Lloyd’s vision of a new generation of plastics may seem incredible, but the underlying sentiment is echoed by many in the field. Urban, for one, believes that tailoring a polymer to a particular purpose is going to be crucial.

“If I want a durable architectural coating, then I want to be able to make this self-healing so I don’t have to spend money and energy remaking it five years down the road,” he says. “But if I want a plastic bag just to carry my groceries home, then I want to make it so it disintegrates on its own, within a day or two.

“We need to get smarter about designing polymers, so they can be tuned to have desirable properties for specific applications,” he adds. “We don’t do this right now; all we have is inexpensive processes that aren’t thought through, and that’s why we have tonnes of plastic in landfills.”

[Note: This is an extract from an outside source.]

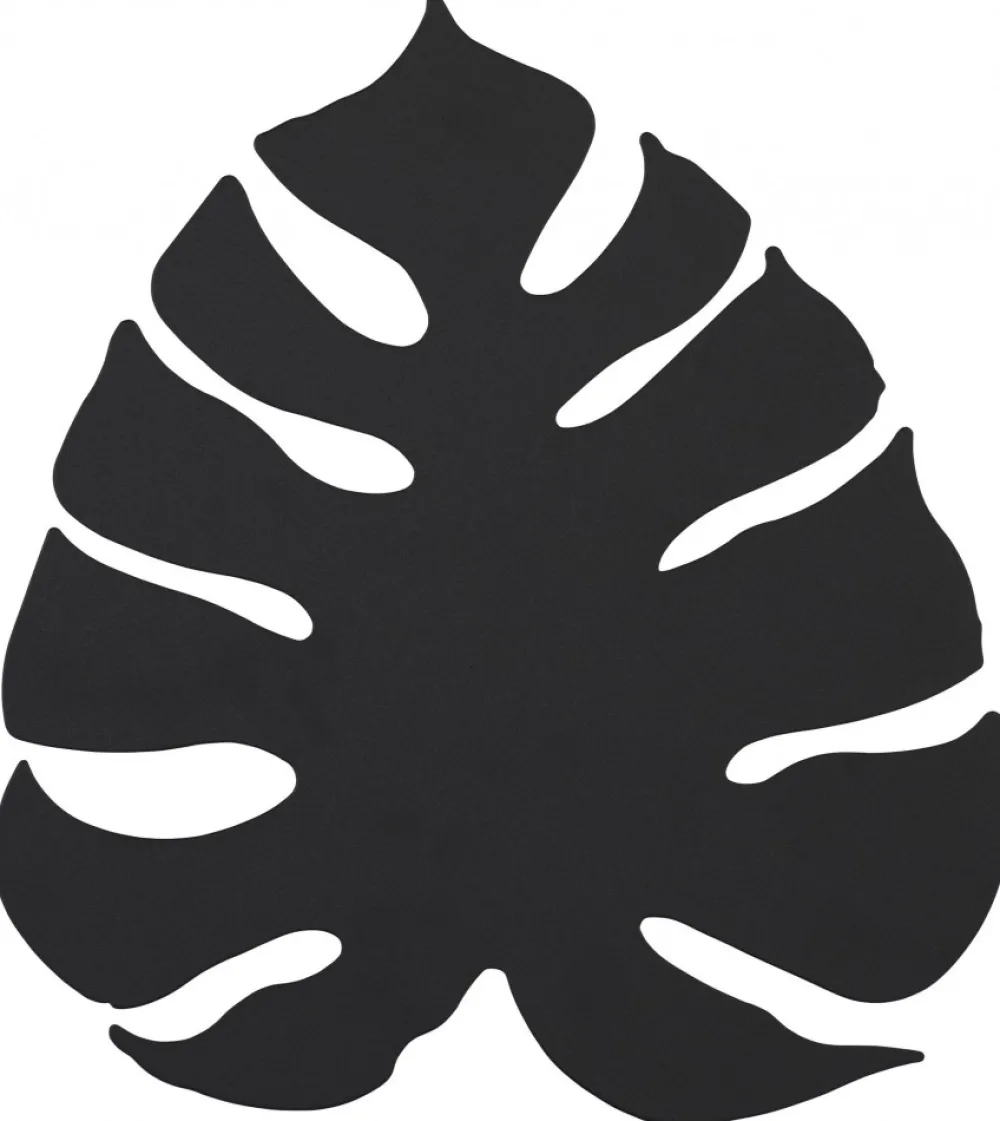 Kinkiet MONSTERA Czarny 3xG9 * TK Lighting Hot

Still, as the University of Birmingham’s Professor Dove says, any change in the set-up of existing polymer manufacturing processes won’t be easy or cheap. He believes that right now, our biggest chance for change comes from public demand and government legislation, especially given today’s “high level of consciousness” of the plastics problem.

“This is a complex problem with no single solution,” he points out. “We need new polymers, sustainable sources, and we need to look at end-of-life plastics separation and collection as well as recycling to retain value and usability, and reduce waste.

“All of this needs to be considered and that’s what’s hitting me the most about our field. Many people are focused on a single aspect and the solution is so much broader than that.”